Legal Literacy and Youth Leadership Training
One of the project’s most impactful components was a one-day Legal Literacy Training Workshop, which brought together all 50 survivors for an intensive learning experience. The training covered:
simplified gender laws
girls’ leadership and advocacy
SGBV prevention strategies
use of anonymous reporting platforms
This knowledge empowered the girls to understand their rights, challenge harmful cultural practices, and speak out confidently within their communities.
Today, the survivors serve as youth ambassadors across schools and neighborhoods
educating peers, reporting cases, and championing safe spaces.

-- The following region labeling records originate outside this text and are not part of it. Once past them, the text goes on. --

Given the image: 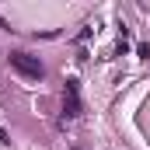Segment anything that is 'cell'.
<instances>
[{"mask_svg": "<svg viewBox=\"0 0 150 150\" xmlns=\"http://www.w3.org/2000/svg\"><path fill=\"white\" fill-rule=\"evenodd\" d=\"M74 150H80V147H74Z\"/></svg>", "mask_w": 150, "mask_h": 150, "instance_id": "277c9868", "label": "cell"}, {"mask_svg": "<svg viewBox=\"0 0 150 150\" xmlns=\"http://www.w3.org/2000/svg\"><path fill=\"white\" fill-rule=\"evenodd\" d=\"M11 67L21 77H28V80H42V77H45L42 63H38L35 56H28V52H11Z\"/></svg>", "mask_w": 150, "mask_h": 150, "instance_id": "6da1fadb", "label": "cell"}, {"mask_svg": "<svg viewBox=\"0 0 150 150\" xmlns=\"http://www.w3.org/2000/svg\"><path fill=\"white\" fill-rule=\"evenodd\" d=\"M0 143H11V136H7V129L0 126Z\"/></svg>", "mask_w": 150, "mask_h": 150, "instance_id": "3957f363", "label": "cell"}, {"mask_svg": "<svg viewBox=\"0 0 150 150\" xmlns=\"http://www.w3.org/2000/svg\"><path fill=\"white\" fill-rule=\"evenodd\" d=\"M63 112L70 115V119L80 115V94H77V84H74V80H67V91H63Z\"/></svg>", "mask_w": 150, "mask_h": 150, "instance_id": "7a4b0ae2", "label": "cell"}]
</instances>
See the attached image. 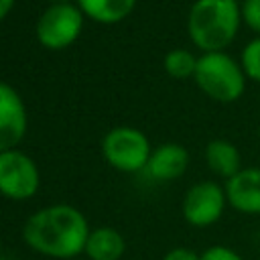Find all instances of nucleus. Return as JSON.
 <instances>
[{"instance_id": "obj_9", "label": "nucleus", "mask_w": 260, "mask_h": 260, "mask_svg": "<svg viewBox=\"0 0 260 260\" xmlns=\"http://www.w3.org/2000/svg\"><path fill=\"white\" fill-rule=\"evenodd\" d=\"M225 197L228 203L240 211L258 215L260 213V169H242L232 179L225 181Z\"/></svg>"}, {"instance_id": "obj_3", "label": "nucleus", "mask_w": 260, "mask_h": 260, "mask_svg": "<svg viewBox=\"0 0 260 260\" xmlns=\"http://www.w3.org/2000/svg\"><path fill=\"white\" fill-rule=\"evenodd\" d=\"M195 81L203 93L213 98L215 102H236L246 87L244 69L225 53H203L197 59Z\"/></svg>"}, {"instance_id": "obj_20", "label": "nucleus", "mask_w": 260, "mask_h": 260, "mask_svg": "<svg viewBox=\"0 0 260 260\" xmlns=\"http://www.w3.org/2000/svg\"><path fill=\"white\" fill-rule=\"evenodd\" d=\"M51 2H53V4H69L71 0H51Z\"/></svg>"}, {"instance_id": "obj_2", "label": "nucleus", "mask_w": 260, "mask_h": 260, "mask_svg": "<svg viewBox=\"0 0 260 260\" xmlns=\"http://www.w3.org/2000/svg\"><path fill=\"white\" fill-rule=\"evenodd\" d=\"M240 20L242 12L236 0H195L189 10L187 30L199 49L215 53L234 41Z\"/></svg>"}, {"instance_id": "obj_22", "label": "nucleus", "mask_w": 260, "mask_h": 260, "mask_svg": "<svg viewBox=\"0 0 260 260\" xmlns=\"http://www.w3.org/2000/svg\"><path fill=\"white\" fill-rule=\"evenodd\" d=\"M236 2H238V0H236Z\"/></svg>"}, {"instance_id": "obj_13", "label": "nucleus", "mask_w": 260, "mask_h": 260, "mask_svg": "<svg viewBox=\"0 0 260 260\" xmlns=\"http://www.w3.org/2000/svg\"><path fill=\"white\" fill-rule=\"evenodd\" d=\"M77 2L83 14L104 24L120 22L132 12L136 4V0H77Z\"/></svg>"}, {"instance_id": "obj_19", "label": "nucleus", "mask_w": 260, "mask_h": 260, "mask_svg": "<svg viewBox=\"0 0 260 260\" xmlns=\"http://www.w3.org/2000/svg\"><path fill=\"white\" fill-rule=\"evenodd\" d=\"M12 6H14V0H0V20L10 12Z\"/></svg>"}, {"instance_id": "obj_5", "label": "nucleus", "mask_w": 260, "mask_h": 260, "mask_svg": "<svg viewBox=\"0 0 260 260\" xmlns=\"http://www.w3.org/2000/svg\"><path fill=\"white\" fill-rule=\"evenodd\" d=\"M83 16L73 4H51L37 22L39 43L47 49H65L81 32Z\"/></svg>"}, {"instance_id": "obj_16", "label": "nucleus", "mask_w": 260, "mask_h": 260, "mask_svg": "<svg viewBox=\"0 0 260 260\" xmlns=\"http://www.w3.org/2000/svg\"><path fill=\"white\" fill-rule=\"evenodd\" d=\"M242 20L256 32H260V0H244L242 2Z\"/></svg>"}, {"instance_id": "obj_6", "label": "nucleus", "mask_w": 260, "mask_h": 260, "mask_svg": "<svg viewBox=\"0 0 260 260\" xmlns=\"http://www.w3.org/2000/svg\"><path fill=\"white\" fill-rule=\"evenodd\" d=\"M39 189V169L20 150L0 152V193L8 199H28Z\"/></svg>"}, {"instance_id": "obj_4", "label": "nucleus", "mask_w": 260, "mask_h": 260, "mask_svg": "<svg viewBox=\"0 0 260 260\" xmlns=\"http://www.w3.org/2000/svg\"><path fill=\"white\" fill-rule=\"evenodd\" d=\"M102 150L106 160L124 173H134L140 169H146V162L150 158V142L148 138L130 126L114 128L106 134L102 142Z\"/></svg>"}, {"instance_id": "obj_15", "label": "nucleus", "mask_w": 260, "mask_h": 260, "mask_svg": "<svg viewBox=\"0 0 260 260\" xmlns=\"http://www.w3.org/2000/svg\"><path fill=\"white\" fill-rule=\"evenodd\" d=\"M242 69L254 81H260V37L250 41L242 51Z\"/></svg>"}, {"instance_id": "obj_17", "label": "nucleus", "mask_w": 260, "mask_h": 260, "mask_svg": "<svg viewBox=\"0 0 260 260\" xmlns=\"http://www.w3.org/2000/svg\"><path fill=\"white\" fill-rule=\"evenodd\" d=\"M201 260H244V258L228 246H211L201 254Z\"/></svg>"}, {"instance_id": "obj_21", "label": "nucleus", "mask_w": 260, "mask_h": 260, "mask_svg": "<svg viewBox=\"0 0 260 260\" xmlns=\"http://www.w3.org/2000/svg\"><path fill=\"white\" fill-rule=\"evenodd\" d=\"M73 260H77V258H73Z\"/></svg>"}, {"instance_id": "obj_14", "label": "nucleus", "mask_w": 260, "mask_h": 260, "mask_svg": "<svg viewBox=\"0 0 260 260\" xmlns=\"http://www.w3.org/2000/svg\"><path fill=\"white\" fill-rule=\"evenodd\" d=\"M195 67H197V59L185 49H175L165 57V69L171 77L185 79L189 75H195Z\"/></svg>"}, {"instance_id": "obj_12", "label": "nucleus", "mask_w": 260, "mask_h": 260, "mask_svg": "<svg viewBox=\"0 0 260 260\" xmlns=\"http://www.w3.org/2000/svg\"><path fill=\"white\" fill-rule=\"evenodd\" d=\"M205 160H207V167L223 179H232L236 173L242 171L238 148L230 140H223V138H215L207 144Z\"/></svg>"}, {"instance_id": "obj_7", "label": "nucleus", "mask_w": 260, "mask_h": 260, "mask_svg": "<svg viewBox=\"0 0 260 260\" xmlns=\"http://www.w3.org/2000/svg\"><path fill=\"white\" fill-rule=\"evenodd\" d=\"M225 203L228 197L223 187H219L213 181H201L185 193L183 217L187 219V223L195 228H207L221 217Z\"/></svg>"}, {"instance_id": "obj_8", "label": "nucleus", "mask_w": 260, "mask_h": 260, "mask_svg": "<svg viewBox=\"0 0 260 260\" xmlns=\"http://www.w3.org/2000/svg\"><path fill=\"white\" fill-rule=\"evenodd\" d=\"M26 132V112L14 87L0 81V152L14 150Z\"/></svg>"}, {"instance_id": "obj_18", "label": "nucleus", "mask_w": 260, "mask_h": 260, "mask_svg": "<svg viewBox=\"0 0 260 260\" xmlns=\"http://www.w3.org/2000/svg\"><path fill=\"white\" fill-rule=\"evenodd\" d=\"M162 260H201V254H197L195 250L191 248H185V246H177L173 250H169L165 254Z\"/></svg>"}, {"instance_id": "obj_10", "label": "nucleus", "mask_w": 260, "mask_h": 260, "mask_svg": "<svg viewBox=\"0 0 260 260\" xmlns=\"http://www.w3.org/2000/svg\"><path fill=\"white\" fill-rule=\"evenodd\" d=\"M187 165H189L187 150L177 142H167L150 152V158L146 162V173L156 181H173L187 171Z\"/></svg>"}, {"instance_id": "obj_1", "label": "nucleus", "mask_w": 260, "mask_h": 260, "mask_svg": "<svg viewBox=\"0 0 260 260\" xmlns=\"http://www.w3.org/2000/svg\"><path fill=\"white\" fill-rule=\"evenodd\" d=\"M89 232L87 219L77 207L57 203L32 213L22 228V238L43 256L73 260L85 250Z\"/></svg>"}, {"instance_id": "obj_11", "label": "nucleus", "mask_w": 260, "mask_h": 260, "mask_svg": "<svg viewBox=\"0 0 260 260\" xmlns=\"http://www.w3.org/2000/svg\"><path fill=\"white\" fill-rule=\"evenodd\" d=\"M126 250L122 234L114 228L91 230L85 242V254L89 260H120Z\"/></svg>"}]
</instances>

Engaging Men, Boys, and Traditional Leaders as Allies
Recognizing that SGBV cannot be addressed by women and girls alone, YoMSuD-SL actively engaged men, boys, chiefs, imams, pastors, and community leaders as partners in the fight. Through dialogue sessions and interactive forums, they were encouraged to:
challenge harmful gender norms
promote respect and accountability
take responsibility for the safety of girls and women
This approach has already led to increased community reporting, reduced resistance, and a broader understanding that SGBV is a community problem
not a women’s issue.
Visible Impact and Promising Change
The early results of the initiative are already clear:
strengthened psychosocial support systems
increased community awareness and action
safer school environments
empowered survivors leading advocacy
higher male engagement in prevention
Communities that once normalized silence around SGBV are now actively participating in prevention efforts. Survivors who once felt invisible now speak boldly as agents of change.
Building a Safer Sierra Leone Together
The “Voices Against SGBV” project is more than an intervention it is a movement. A movement changing narratives, healing trauma, and equipping young people with the knowledge and courage to protect one another.
As Kamara emphasized, “We are building a Sierra Leone where every girl, boy, and young woman can live free from violence and pursue their full potential.”